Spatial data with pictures
☆ ☆ ☆ ☆

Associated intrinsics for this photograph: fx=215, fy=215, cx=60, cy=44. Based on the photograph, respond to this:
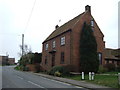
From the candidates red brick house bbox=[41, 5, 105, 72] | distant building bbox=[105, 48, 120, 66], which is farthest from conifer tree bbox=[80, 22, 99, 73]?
distant building bbox=[105, 48, 120, 66]

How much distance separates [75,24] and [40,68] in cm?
1565

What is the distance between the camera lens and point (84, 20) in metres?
32.6

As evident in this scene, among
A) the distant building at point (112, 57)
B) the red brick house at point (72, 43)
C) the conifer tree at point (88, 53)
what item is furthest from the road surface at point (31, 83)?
the distant building at point (112, 57)

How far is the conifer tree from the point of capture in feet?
96.2

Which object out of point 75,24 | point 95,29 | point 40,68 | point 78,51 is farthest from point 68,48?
point 40,68

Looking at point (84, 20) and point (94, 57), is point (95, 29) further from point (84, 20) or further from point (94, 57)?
point (94, 57)

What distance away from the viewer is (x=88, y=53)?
29.7 m

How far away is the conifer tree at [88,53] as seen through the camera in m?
29.3

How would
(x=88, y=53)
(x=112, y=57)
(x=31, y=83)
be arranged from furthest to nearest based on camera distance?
(x=112, y=57)
(x=88, y=53)
(x=31, y=83)

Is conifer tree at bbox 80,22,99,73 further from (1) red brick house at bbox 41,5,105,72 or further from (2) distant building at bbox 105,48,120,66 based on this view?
(2) distant building at bbox 105,48,120,66

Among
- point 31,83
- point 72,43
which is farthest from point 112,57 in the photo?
point 31,83

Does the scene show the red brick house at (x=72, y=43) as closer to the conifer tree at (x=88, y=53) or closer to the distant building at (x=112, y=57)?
the conifer tree at (x=88, y=53)

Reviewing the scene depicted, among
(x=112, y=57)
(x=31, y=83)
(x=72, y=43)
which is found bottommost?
(x=31, y=83)

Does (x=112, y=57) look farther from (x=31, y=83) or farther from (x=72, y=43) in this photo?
(x=31, y=83)
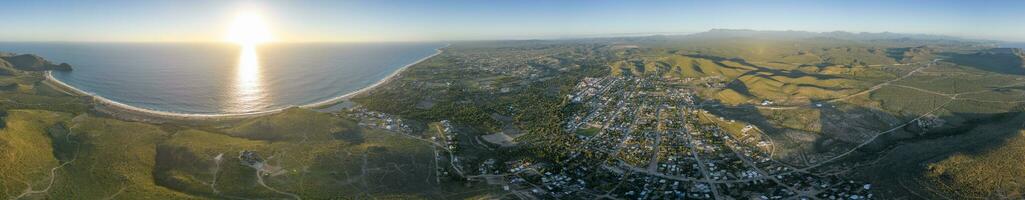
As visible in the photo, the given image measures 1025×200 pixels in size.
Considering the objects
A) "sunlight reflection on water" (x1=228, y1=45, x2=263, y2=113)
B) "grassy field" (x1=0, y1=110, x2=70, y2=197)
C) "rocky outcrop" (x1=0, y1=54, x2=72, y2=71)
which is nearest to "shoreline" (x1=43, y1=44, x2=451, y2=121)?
"sunlight reflection on water" (x1=228, y1=45, x2=263, y2=113)

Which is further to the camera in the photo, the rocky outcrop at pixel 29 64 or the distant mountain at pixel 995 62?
the rocky outcrop at pixel 29 64

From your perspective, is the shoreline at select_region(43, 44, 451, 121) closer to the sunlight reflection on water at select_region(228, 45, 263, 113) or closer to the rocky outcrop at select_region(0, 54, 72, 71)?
the sunlight reflection on water at select_region(228, 45, 263, 113)

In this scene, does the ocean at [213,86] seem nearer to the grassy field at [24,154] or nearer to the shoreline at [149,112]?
the shoreline at [149,112]

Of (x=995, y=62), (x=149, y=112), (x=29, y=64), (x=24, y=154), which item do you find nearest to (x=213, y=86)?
(x=149, y=112)

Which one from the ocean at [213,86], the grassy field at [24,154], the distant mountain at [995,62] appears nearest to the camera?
the grassy field at [24,154]

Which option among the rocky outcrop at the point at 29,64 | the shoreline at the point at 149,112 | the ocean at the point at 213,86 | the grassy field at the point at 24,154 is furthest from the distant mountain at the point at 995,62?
the rocky outcrop at the point at 29,64

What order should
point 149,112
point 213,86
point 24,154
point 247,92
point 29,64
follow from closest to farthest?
point 24,154, point 149,112, point 247,92, point 213,86, point 29,64

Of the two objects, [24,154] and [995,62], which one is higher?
[995,62]

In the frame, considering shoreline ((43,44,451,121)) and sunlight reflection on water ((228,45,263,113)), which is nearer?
shoreline ((43,44,451,121))

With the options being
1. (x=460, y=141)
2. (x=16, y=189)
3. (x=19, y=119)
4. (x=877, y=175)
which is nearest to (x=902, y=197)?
(x=877, y=175)

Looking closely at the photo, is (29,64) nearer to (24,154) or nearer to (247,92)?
(247,92)

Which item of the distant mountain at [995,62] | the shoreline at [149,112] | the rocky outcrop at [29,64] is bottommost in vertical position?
the shoreline at [149,112]
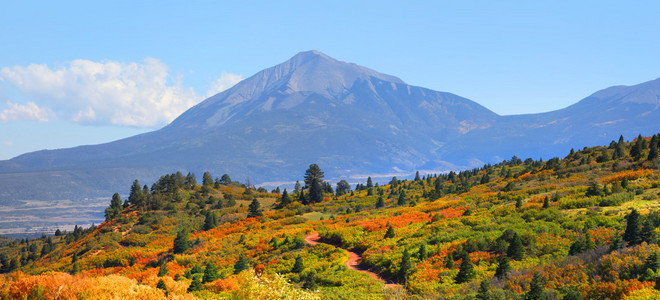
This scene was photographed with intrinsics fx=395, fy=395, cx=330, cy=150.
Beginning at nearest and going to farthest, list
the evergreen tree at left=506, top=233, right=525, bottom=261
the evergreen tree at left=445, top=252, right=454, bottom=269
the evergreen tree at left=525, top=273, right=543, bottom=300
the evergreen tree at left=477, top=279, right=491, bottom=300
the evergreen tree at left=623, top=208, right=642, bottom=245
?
the evergreen tree at left=525, top=273, right=543, bottom=300 < the evergreen tree at left=477, top=279, right=491, bottom=300 < the evergreen tree at left=623, top=208, right=642, bottom=245 < the evergreen tree at left=506, top=233, right=525, bottom=261 < the evergreen tree at left=445, top=252, right=454, bottom=269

☆ ☆ ☆ ☆

> TASK GOAL: Copy out every line above that contains the word "item". Treat uppercase and lowercase letters as different.

> RESPONSE FOR THIS EXERCISE:
what item is furthest from the road surface at point (31, 83)?
Of (x=995, y=62), (x=149, y=112), (x=29, y=64), (x=24, y=154), which item do you find nearest to (x=213, y=86)?
Which item of the distant mountain at [995,62] | the shoreline at [149,112] | the rocky outcrop at [29,64] is bottommost in vertical position?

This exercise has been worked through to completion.